▶ **TASK BRIEF**
Answer these questions from the typelists exchange below:
(a) Up to how many elements does the letter say the typelist article's techniques cover?
(b) What maximum template instantiation depth does the letter cite for ANSI/ISO?
(c) According to the reply, why can recursion not be replaced when working with scalable typelists?

▶ **DOCUMENT EXTRACT**
First I would like to say thanks for the fantastic magazine. The information you provide is invaluable. I’ve only started reading it recently, but the number of times I’ve found myself reading an article and thinking “Aha!” or “of course, it is so simple when you think about it that way” is already too many to remember. Well done. Please keep up the great work.

Okay, now back to the point at hand. Is it just me, or does the use of typelists as described in Andrei Alexandrescu’s “Generic<Programming>: Typelists and Applications” (C++ Experts Forum, February 2002, <www.cuj.com/experts/2002/alexandr.htm>) result in very long compile times (due to the large amounts of template instantiations)? While this I can live with, a larger problem is the template instantiation depth.

In the article, Alexandrescu suggests techniques for using typelists of up to 50 elements; however this seems to breach the ANSI/ISO maximum template instantiation depth limit of 17 (or at least when I try to use them in my code).

Am I missing something? Are there techniques to decrease compilation time and reduce the template instantiation depth? Was there a reason why these issues where not mentioned in the article (possibly because they are problems I’m having and not specific to typelists)?

Regards,

Tom Howard

Tom,

Thank you very much for your kind words and for the excellent questions.

First, it should be pointed out that there is no replacement technique for recursion when dealing with features such as scalable typelists. This is because the template engine is “pure functional” — it doesn’t support assignment and therefore iteration.

On the template instantiation depth issue, indeed the theoretical limit is 17. If this looks like an artificial and odd limit to you, that makes two of us. Fortunately, all compiler implementers that I know of either allow command-line parameters to control this limit, or naturally allow template instantiation depth limited only by the available memory. In other words, 17 is a problem, but one that tends not to appear in practice; and as your other questions suggest, we have bigger fish to fry.

▶ **DATA**
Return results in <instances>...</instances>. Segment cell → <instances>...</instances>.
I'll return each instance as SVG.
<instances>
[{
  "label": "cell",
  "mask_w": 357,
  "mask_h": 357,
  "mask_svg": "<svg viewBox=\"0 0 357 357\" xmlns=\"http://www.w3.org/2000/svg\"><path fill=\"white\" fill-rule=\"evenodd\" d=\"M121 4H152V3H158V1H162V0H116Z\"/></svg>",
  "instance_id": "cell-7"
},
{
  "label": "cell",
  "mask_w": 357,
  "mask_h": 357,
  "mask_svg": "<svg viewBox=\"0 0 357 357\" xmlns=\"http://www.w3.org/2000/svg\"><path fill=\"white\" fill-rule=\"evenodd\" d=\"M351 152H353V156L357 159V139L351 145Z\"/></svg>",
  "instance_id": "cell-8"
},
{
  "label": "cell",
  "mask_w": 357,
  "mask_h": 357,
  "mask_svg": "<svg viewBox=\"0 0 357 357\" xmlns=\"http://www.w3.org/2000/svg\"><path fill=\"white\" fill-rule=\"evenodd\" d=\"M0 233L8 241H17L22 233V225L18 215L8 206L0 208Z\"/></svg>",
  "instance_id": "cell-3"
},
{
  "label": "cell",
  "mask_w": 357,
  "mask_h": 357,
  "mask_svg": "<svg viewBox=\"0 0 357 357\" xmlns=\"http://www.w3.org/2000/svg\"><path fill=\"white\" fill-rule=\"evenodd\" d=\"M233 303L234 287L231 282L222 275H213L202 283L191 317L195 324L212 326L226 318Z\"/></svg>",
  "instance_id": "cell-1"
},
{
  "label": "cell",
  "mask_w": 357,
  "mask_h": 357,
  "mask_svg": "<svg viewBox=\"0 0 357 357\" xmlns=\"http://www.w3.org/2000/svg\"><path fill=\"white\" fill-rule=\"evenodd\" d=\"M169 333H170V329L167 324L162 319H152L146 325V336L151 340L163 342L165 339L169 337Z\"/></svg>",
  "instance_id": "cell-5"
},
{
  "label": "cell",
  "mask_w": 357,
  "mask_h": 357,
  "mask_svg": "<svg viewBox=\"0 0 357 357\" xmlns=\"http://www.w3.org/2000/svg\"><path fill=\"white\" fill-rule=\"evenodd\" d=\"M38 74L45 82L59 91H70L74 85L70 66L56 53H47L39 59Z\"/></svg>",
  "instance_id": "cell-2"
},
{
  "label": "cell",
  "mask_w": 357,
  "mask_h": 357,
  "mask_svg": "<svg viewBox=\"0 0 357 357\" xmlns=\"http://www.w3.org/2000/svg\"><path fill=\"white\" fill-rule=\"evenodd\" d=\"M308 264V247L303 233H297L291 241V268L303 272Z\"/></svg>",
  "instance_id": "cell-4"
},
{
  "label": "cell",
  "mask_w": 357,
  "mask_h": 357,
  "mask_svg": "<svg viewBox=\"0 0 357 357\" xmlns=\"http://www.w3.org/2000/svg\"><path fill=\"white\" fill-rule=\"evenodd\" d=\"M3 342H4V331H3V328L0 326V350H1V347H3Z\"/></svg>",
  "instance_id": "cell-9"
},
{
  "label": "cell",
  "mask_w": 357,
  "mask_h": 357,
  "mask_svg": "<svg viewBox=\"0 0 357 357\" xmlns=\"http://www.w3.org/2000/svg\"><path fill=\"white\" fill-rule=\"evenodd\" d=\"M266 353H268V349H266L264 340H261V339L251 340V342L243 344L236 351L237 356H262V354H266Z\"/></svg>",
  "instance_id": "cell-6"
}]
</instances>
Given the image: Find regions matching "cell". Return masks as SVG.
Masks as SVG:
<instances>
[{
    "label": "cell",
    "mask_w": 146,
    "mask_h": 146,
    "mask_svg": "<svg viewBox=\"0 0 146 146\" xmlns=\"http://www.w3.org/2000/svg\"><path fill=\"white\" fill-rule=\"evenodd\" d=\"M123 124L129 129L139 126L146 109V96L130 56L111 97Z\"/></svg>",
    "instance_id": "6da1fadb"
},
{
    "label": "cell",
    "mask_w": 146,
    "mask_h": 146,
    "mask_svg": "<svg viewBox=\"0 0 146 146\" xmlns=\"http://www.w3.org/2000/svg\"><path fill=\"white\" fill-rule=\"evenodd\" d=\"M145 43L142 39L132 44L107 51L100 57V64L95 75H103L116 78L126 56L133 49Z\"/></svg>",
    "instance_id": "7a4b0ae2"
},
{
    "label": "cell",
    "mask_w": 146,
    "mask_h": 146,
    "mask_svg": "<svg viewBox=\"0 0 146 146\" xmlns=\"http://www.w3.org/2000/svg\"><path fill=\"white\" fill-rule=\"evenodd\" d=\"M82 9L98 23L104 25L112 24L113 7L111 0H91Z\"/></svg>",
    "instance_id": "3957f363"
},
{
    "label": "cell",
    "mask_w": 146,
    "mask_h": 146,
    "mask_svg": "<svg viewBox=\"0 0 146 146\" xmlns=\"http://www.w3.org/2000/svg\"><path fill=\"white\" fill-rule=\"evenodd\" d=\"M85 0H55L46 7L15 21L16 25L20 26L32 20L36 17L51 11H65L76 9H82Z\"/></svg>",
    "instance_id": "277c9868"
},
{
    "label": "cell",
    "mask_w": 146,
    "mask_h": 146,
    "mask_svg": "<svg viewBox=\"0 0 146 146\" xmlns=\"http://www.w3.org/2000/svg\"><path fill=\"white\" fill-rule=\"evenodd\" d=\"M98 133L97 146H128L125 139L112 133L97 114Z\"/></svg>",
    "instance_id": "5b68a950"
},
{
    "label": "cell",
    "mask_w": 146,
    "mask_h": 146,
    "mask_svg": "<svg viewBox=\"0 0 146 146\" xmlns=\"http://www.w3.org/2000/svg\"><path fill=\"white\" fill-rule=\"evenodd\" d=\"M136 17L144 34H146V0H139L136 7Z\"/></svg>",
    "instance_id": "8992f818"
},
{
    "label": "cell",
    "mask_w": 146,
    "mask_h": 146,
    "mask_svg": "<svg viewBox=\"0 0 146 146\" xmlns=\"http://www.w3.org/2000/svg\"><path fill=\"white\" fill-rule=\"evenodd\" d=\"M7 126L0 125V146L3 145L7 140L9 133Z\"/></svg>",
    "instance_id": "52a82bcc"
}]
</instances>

▶ **CORRECT RESPONSE**
(a) Up to 50 elements.
(b) A limit of 17.
(c) The template engine is "pure functional": it doesn't support assignment and therefore doesn't support iteration.